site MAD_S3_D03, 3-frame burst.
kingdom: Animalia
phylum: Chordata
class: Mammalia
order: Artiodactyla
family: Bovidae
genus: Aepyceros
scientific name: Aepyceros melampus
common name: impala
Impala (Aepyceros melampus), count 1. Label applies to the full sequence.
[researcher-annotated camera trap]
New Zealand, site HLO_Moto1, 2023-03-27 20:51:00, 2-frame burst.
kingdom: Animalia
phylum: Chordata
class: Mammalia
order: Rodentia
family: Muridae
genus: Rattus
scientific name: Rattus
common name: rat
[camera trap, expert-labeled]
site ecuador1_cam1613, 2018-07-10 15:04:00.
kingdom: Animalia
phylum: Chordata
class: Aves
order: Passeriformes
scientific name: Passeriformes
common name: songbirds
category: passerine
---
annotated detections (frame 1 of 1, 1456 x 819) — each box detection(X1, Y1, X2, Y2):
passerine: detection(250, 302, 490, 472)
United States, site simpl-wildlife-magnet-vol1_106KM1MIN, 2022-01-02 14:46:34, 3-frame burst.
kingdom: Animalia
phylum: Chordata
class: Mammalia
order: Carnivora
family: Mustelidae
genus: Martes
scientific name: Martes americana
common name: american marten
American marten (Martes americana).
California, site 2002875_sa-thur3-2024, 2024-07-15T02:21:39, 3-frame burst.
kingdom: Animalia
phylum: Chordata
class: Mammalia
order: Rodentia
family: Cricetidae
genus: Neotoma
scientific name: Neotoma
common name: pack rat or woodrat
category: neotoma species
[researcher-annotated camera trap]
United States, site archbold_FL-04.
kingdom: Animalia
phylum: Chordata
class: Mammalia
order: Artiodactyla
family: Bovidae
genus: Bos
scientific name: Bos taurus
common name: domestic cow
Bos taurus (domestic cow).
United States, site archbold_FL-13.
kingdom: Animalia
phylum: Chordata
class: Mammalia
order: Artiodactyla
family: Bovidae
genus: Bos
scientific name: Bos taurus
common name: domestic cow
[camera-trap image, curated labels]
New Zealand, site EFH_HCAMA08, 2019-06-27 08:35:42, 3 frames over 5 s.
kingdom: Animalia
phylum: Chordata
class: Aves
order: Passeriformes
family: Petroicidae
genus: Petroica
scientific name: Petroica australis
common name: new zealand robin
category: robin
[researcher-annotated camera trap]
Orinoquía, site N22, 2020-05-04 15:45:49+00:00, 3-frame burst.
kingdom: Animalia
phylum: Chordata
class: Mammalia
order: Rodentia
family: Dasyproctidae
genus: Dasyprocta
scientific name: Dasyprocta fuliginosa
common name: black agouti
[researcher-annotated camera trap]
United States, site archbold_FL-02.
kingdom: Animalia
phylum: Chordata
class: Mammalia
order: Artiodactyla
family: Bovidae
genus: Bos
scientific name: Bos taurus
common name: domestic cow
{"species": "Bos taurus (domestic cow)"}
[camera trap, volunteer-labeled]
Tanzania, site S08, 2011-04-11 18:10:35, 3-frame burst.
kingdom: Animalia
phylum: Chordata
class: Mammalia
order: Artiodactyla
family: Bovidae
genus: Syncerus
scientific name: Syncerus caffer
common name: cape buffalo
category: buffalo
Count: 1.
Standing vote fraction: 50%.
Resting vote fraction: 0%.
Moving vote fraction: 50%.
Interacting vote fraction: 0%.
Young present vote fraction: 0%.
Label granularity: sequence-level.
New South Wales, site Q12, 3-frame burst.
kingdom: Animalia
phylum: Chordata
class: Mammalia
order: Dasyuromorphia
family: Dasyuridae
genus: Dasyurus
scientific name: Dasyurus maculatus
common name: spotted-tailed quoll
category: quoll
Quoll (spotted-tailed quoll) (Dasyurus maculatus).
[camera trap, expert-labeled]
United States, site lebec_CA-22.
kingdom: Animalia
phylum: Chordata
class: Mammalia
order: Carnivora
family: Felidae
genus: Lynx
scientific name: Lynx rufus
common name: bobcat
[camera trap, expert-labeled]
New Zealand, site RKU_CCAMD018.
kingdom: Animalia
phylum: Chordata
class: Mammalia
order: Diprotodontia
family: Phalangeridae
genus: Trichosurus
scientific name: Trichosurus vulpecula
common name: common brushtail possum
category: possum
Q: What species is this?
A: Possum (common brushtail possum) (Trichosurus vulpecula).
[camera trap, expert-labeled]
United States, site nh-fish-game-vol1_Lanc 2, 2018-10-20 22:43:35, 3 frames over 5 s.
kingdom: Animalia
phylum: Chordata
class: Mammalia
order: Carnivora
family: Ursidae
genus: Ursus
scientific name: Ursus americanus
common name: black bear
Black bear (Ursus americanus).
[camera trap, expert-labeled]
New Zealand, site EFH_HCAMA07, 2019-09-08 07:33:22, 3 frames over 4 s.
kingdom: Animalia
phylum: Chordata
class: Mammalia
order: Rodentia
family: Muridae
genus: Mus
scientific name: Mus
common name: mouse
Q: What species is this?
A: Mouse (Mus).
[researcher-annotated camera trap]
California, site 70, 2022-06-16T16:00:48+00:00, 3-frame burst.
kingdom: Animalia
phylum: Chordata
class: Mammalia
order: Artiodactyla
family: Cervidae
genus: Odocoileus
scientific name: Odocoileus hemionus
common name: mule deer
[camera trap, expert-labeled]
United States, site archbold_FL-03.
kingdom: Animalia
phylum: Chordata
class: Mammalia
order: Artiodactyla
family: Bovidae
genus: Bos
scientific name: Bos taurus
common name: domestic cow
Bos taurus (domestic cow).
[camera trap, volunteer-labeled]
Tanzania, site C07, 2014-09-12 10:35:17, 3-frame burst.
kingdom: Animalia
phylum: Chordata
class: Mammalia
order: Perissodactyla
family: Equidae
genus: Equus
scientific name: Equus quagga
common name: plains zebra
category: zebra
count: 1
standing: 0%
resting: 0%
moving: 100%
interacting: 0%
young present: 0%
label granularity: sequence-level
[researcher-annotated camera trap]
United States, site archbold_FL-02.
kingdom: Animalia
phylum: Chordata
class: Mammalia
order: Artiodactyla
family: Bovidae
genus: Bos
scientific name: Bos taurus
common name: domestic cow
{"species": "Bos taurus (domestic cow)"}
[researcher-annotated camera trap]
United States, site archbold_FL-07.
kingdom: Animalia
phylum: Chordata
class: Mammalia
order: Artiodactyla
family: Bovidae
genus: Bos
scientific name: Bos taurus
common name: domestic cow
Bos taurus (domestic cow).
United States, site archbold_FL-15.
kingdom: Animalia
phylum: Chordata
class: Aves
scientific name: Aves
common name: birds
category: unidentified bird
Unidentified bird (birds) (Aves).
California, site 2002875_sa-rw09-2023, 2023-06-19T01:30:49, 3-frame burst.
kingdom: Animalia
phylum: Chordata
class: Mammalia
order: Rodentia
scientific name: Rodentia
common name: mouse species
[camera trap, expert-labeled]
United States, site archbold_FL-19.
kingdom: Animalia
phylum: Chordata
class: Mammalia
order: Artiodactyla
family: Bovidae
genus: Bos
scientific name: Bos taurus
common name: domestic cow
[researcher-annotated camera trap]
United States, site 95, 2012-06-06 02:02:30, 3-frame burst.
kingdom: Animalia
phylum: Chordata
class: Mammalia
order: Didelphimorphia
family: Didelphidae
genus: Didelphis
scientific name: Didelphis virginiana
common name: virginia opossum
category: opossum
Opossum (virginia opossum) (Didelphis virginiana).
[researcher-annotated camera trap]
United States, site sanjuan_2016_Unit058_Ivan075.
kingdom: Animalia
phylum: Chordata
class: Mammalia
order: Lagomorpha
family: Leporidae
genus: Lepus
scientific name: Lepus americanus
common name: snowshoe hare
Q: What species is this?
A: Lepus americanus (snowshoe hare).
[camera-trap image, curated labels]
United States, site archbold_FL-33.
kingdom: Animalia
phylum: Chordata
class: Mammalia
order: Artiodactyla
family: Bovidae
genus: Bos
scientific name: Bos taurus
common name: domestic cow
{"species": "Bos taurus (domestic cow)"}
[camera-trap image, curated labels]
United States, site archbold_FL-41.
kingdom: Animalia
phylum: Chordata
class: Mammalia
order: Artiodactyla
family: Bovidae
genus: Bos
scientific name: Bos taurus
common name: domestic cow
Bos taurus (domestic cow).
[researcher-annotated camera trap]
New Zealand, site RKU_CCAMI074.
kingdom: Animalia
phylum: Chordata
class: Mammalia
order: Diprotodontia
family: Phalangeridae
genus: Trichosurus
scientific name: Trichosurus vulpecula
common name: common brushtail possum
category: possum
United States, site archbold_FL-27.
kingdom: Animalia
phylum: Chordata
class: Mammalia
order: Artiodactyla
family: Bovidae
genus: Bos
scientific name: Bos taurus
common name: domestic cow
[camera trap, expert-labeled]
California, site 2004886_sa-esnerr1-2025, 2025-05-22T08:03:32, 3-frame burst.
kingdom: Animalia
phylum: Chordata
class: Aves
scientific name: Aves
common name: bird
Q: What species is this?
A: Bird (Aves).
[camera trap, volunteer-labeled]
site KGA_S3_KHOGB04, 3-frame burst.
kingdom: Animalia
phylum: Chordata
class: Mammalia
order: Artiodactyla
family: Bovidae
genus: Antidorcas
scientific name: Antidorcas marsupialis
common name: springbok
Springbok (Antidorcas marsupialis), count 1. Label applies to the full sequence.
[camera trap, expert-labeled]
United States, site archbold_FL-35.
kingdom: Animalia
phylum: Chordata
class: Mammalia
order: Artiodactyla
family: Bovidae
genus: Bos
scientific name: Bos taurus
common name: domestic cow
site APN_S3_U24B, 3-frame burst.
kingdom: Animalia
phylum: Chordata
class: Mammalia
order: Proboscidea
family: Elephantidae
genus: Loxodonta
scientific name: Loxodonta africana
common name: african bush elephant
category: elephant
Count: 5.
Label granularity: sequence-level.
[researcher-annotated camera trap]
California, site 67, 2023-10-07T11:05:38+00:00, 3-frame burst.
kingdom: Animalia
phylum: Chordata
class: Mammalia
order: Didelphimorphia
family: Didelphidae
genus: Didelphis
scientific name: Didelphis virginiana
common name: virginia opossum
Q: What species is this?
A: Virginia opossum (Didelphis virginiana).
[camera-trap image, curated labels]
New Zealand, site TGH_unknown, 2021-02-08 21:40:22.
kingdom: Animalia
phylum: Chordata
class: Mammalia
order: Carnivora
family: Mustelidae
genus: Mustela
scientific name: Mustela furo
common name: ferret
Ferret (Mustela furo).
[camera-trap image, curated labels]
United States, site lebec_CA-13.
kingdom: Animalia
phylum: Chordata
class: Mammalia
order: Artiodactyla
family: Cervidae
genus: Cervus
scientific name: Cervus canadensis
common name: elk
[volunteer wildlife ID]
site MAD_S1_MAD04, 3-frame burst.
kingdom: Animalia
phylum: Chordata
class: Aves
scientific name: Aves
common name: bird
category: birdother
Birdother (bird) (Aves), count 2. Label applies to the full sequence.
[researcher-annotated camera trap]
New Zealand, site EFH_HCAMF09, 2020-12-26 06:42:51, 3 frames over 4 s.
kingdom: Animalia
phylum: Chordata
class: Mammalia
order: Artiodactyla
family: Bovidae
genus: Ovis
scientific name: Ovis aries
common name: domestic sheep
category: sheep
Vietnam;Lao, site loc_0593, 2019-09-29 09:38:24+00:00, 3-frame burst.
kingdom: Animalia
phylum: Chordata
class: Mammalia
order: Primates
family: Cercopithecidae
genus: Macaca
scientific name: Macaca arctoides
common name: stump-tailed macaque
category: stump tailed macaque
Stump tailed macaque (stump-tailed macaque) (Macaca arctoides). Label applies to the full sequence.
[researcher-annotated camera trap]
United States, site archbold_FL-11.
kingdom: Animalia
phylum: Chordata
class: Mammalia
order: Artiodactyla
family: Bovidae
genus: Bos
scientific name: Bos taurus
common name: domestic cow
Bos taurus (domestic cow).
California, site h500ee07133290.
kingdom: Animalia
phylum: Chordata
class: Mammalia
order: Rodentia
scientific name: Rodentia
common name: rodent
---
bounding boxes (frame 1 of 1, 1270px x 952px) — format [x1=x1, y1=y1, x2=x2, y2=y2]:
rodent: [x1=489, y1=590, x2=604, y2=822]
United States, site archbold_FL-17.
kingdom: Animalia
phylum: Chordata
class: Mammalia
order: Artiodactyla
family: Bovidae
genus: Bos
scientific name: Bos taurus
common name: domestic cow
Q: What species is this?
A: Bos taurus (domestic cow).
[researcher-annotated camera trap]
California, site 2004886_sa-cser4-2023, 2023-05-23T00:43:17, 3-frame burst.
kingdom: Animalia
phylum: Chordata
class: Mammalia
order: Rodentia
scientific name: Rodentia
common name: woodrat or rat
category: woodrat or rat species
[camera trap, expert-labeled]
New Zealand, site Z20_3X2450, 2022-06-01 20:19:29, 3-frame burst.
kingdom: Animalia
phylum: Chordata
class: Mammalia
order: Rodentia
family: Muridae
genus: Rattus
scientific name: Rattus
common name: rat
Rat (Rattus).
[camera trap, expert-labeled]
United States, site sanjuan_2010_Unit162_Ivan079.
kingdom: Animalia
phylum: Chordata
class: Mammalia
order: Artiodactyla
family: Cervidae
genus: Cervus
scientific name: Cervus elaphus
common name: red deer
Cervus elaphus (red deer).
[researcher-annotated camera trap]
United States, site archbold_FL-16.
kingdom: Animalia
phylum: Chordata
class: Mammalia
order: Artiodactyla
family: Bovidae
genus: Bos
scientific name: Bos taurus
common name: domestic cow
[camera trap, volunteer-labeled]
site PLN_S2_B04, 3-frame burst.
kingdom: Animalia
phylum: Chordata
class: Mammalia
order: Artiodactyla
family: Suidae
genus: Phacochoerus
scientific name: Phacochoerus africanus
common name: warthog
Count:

_Task brief_
Whenever a line in the records above contains the string "over", copy that line.

_Task answer_
New Zealand, site EFH_HCAMA08, 2019-06-27 08:35:42, 3 frames over 5 s.
United States, site nh-fish-game-vol1_Lanc 2, 2018-10-20 22:43:35, 3 frames over 5 s.
New Zealand, site EFH_HCAMA07, 2019-09-08 07:33:22, 3 frames over 4 s.
New Zealand, site EFH_HCAMF09, 2020-12-26 06:42:51, 3 frames over 4 s.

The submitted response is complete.